Generic Data Structures

Test Workflow Go Report Card Go Reference MIT License

This package implements some generic data structures.

  • array2d: a 2-dimensional array.
  • avl: an AVL tree.
  • bimap: a bi-directional map; a map that allows lookups on both keys and values.
  • btree: a B-tree.
  • cache: a wrapper around map[K]V that uses a maximum size and evicts elements using LRU when full.
  • hashmap: a hashmap with linear probing. The main feature is that the hashmap can be efficiently copied, using copy-on-write under the hood.
  • hashset: a hashset that uses the hashmap as the underlying storage.
  • heap: a binary heap.
  • interval: an interval tree, implemented as an augmented AVL tree.
  • list: a doubly-linked list.
  • mapset: a set that uses Go's built-in map as the underlying storage.
  • multimap: an associative container that permits multiple entries with the same key.
  • queue: a First In First Out (FIFO) queue.
  • rope: a generic rope, which is similar to an array but supports efficient insertion and deletion from anywhere in the array. Ropes are typically used for arrays of bytes, but this rope is generic.
  • prope: a persistent version of the rope, which allows for keeping different versions of the rope with only a little extra time or memory.
  • stack: a LIFO stack.
  • trie: a ternary search trie.
  • ulist: an un-rolled doubly-linked list.
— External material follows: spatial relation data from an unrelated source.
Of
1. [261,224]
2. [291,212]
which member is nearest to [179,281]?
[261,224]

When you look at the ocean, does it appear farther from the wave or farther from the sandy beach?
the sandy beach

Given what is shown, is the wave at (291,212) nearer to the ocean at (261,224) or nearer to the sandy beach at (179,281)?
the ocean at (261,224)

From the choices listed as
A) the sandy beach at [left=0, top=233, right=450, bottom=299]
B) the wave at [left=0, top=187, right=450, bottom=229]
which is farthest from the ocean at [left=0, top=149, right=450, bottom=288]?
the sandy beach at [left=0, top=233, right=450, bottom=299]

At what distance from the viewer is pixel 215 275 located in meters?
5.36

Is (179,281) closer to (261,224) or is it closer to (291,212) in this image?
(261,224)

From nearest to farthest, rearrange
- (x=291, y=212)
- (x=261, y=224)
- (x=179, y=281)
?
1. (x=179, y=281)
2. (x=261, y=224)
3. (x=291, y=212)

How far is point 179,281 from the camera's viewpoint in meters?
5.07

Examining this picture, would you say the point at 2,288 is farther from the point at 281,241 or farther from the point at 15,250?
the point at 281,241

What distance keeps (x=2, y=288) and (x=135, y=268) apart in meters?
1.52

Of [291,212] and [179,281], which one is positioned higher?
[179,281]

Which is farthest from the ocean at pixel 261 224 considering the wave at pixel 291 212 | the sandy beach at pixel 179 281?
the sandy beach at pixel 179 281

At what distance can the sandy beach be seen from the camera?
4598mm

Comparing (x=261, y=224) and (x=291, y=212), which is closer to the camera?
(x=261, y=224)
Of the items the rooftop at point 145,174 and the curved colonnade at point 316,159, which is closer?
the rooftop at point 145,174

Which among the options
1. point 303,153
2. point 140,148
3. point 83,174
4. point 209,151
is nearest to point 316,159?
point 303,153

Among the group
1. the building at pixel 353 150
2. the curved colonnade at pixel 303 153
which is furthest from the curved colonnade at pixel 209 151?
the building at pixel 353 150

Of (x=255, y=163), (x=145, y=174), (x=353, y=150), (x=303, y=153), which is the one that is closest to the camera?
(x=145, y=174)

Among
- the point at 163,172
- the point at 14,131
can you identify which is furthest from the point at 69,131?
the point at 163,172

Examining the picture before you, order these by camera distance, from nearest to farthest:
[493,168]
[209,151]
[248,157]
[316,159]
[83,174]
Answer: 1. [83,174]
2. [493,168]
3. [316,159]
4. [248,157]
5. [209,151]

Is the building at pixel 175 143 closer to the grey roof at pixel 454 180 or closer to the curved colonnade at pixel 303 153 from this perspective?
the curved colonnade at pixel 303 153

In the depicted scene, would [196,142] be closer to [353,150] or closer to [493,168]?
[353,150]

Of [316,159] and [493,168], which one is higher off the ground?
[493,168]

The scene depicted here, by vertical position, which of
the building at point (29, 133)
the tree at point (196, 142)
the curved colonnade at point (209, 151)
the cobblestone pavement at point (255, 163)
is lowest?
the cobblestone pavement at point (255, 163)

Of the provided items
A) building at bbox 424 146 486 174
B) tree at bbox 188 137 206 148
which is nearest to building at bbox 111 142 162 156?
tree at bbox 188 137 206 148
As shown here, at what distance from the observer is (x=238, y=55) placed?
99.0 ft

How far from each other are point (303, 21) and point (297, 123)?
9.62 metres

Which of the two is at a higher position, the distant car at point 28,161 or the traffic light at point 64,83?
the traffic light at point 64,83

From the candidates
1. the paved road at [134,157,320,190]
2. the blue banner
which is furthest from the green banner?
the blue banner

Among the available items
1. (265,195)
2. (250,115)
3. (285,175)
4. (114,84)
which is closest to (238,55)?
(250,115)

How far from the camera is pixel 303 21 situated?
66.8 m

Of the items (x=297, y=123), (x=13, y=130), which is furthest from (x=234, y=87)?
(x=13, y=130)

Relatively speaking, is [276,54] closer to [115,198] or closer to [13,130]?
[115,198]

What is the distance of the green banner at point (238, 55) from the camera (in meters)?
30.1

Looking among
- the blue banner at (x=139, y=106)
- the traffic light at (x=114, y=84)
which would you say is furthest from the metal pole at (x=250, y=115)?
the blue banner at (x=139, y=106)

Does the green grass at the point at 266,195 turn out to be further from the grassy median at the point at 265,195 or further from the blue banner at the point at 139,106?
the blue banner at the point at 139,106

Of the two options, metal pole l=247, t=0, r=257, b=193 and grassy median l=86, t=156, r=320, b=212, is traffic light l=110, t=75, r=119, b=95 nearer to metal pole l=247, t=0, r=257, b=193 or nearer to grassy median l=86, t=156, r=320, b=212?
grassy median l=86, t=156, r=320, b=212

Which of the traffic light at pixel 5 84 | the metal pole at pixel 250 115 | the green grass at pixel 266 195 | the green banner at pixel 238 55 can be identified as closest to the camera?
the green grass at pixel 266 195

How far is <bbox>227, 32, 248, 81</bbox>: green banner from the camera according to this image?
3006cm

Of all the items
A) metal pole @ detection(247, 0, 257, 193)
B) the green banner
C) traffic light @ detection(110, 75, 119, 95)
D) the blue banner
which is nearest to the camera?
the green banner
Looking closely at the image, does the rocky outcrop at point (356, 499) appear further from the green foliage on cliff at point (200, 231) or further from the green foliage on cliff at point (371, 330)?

See each subpackage for documentation and examples. The top-level generic package provides some useful types and constraints. See DOC.md for documentation.

Contributing

If you would like to contribute a new feature, please let me know first what you would like to add (via email or issue tracker). Here are some ideas:

  • New data structures (bloom filters, graph structures, concurrent data structures, adaptive radix tree, or other kinds of search trees).
  • Benchmarks, and optimization of the existing data structures based on those benchmarks. The hashmap is an especially good target.
  • Design and implement a nice iterator API.
  • Improving tests (perhaps we can use Go's new fuzzing capabilities).